- Medicinal: Legal
- Recreational: Legal
- Hemp: Legal

= Access to Cannabis for Medical Purposes Regulations =

The Access to Cannabis for Medical Purposes Regulations (Règlement sur l'accès au cannabis à des fins médicales, ACMPR) are a set of Canadian regulations enacted by Health Canada in August 2016 concerning the production, distribution, personal cultivation and use of medical cannabis.

Medical cannabis was first legalized in Canada and regulated under the "Marihuana Medical Access Regulations" (MMAR), which came into force on 30 July 2001. The MMAR program was intended to clearly define the circumstances and the manner in which access to cannabis for medical purposes would be permitted. It contained three main components: authorizations to possess dried cannabis flowers; licences to produce dried cannabis flowers, which include Personal-Use Production Licences and Designated-Person Production Licences; and access to supply of cannabis seeds or dried cannabis flowers.

Prior to a federal injunction, the MMAR program was scheduled to end on March 31, 2014, and in response, Health Canada proposed a new set of regulations called the "Marihuana for Medical Purposes Regulations" (MMPR) in response to concerns from stakeholders that the MMAR was open to abuse. The MMPR treated cannabis as much as possible like any other narcotic used for medical purposes by creating conditions for a new, commercial industry that is responsible for its production and distribution. According to a statement from Health Canada at the time, the regulations "will provide access to quality-controlled marihuana for medical purposes, produced under secure and sanitary conditions, to those Canadians who need it, while strengthening the safety of Canadian communities. In addition, the new regulations will also enable more choices of marihuana strains and licensed, commercial suppliers." Portions of the regulations become effective on October 1, 2013, March 31, 2014, and March 31, 2015. While the MMPR originally only contemplated the sale of dried cannabis flowers, amendments eventually allowed patients to turn their cannabis into products such as edibles and cannabis oil.

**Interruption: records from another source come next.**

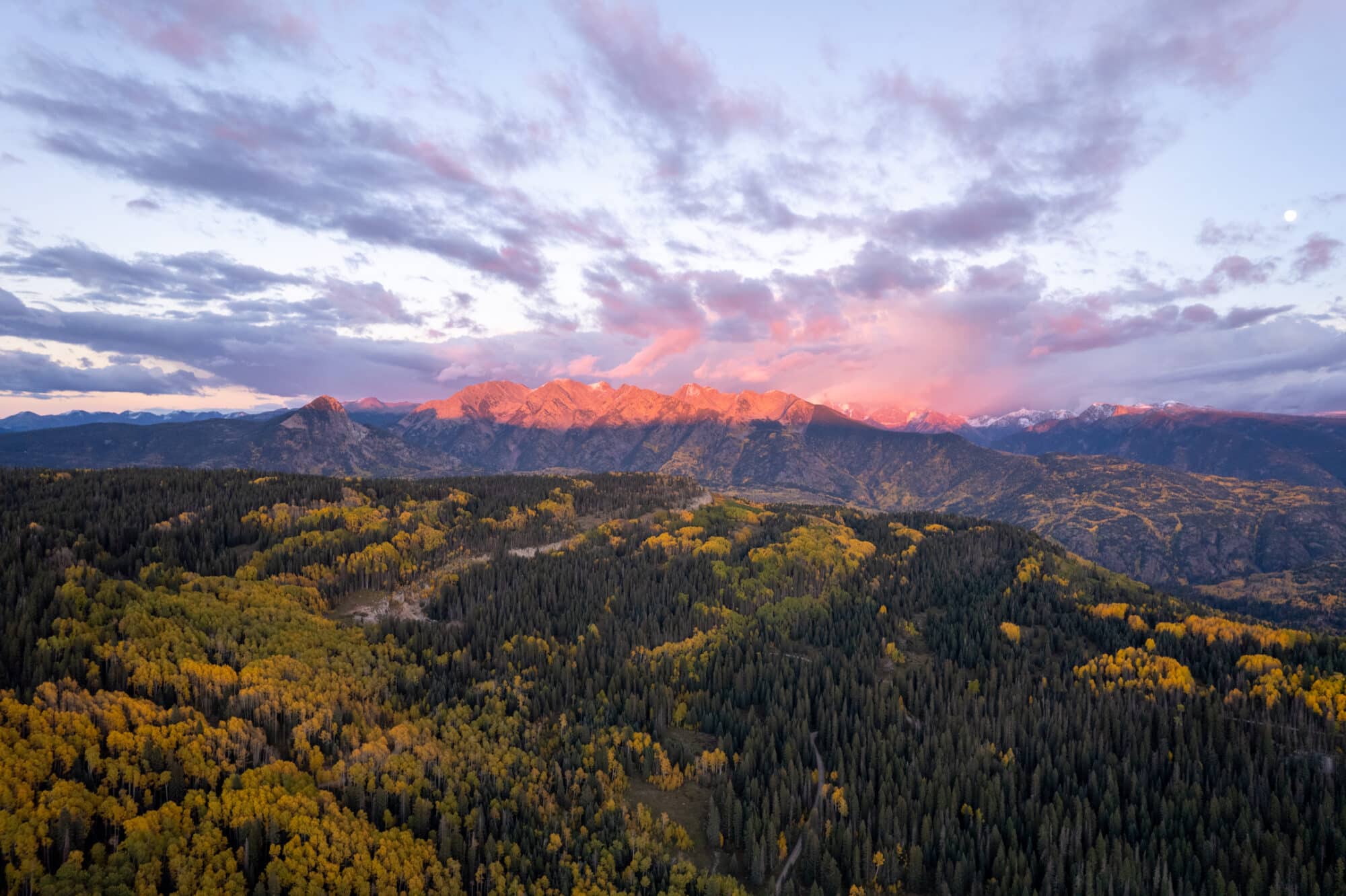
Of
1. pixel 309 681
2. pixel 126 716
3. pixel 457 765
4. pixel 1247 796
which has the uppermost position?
pixel 126 716

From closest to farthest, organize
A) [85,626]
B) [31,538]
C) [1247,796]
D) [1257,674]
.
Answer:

The transition from the MMAR to the MMPR program represented a substantial change in direction for the supply and acquisition of medical cannabis in Canada and it did not go without controversy. The MMAR DPL/PPL Coalition Against Repeal was a coalition of over 6,000 members fighting for the preservation of the MMAR. An exemption was granted by a Federal Court Judge in British Columbia and permitted clients who had a valid authorization to possess and/or a production license as of March 21, 2014 to continue to grow until the outcome of a Constitutional Challenge Trial that started in February 2015. The court challenge resulted in the MMAR regulations getting struck down as unconstitutional due to the inability for patients to grow their own medicine.

In August 2016, Health Canada announced the current ACMPR to replace MMPR. The new program incorporates the MMPR with a new personal cultivation regime similar to the former MMAR. Under the ACMPR, Health Canada maintains a list of authorized licensed producers of medical cannabis.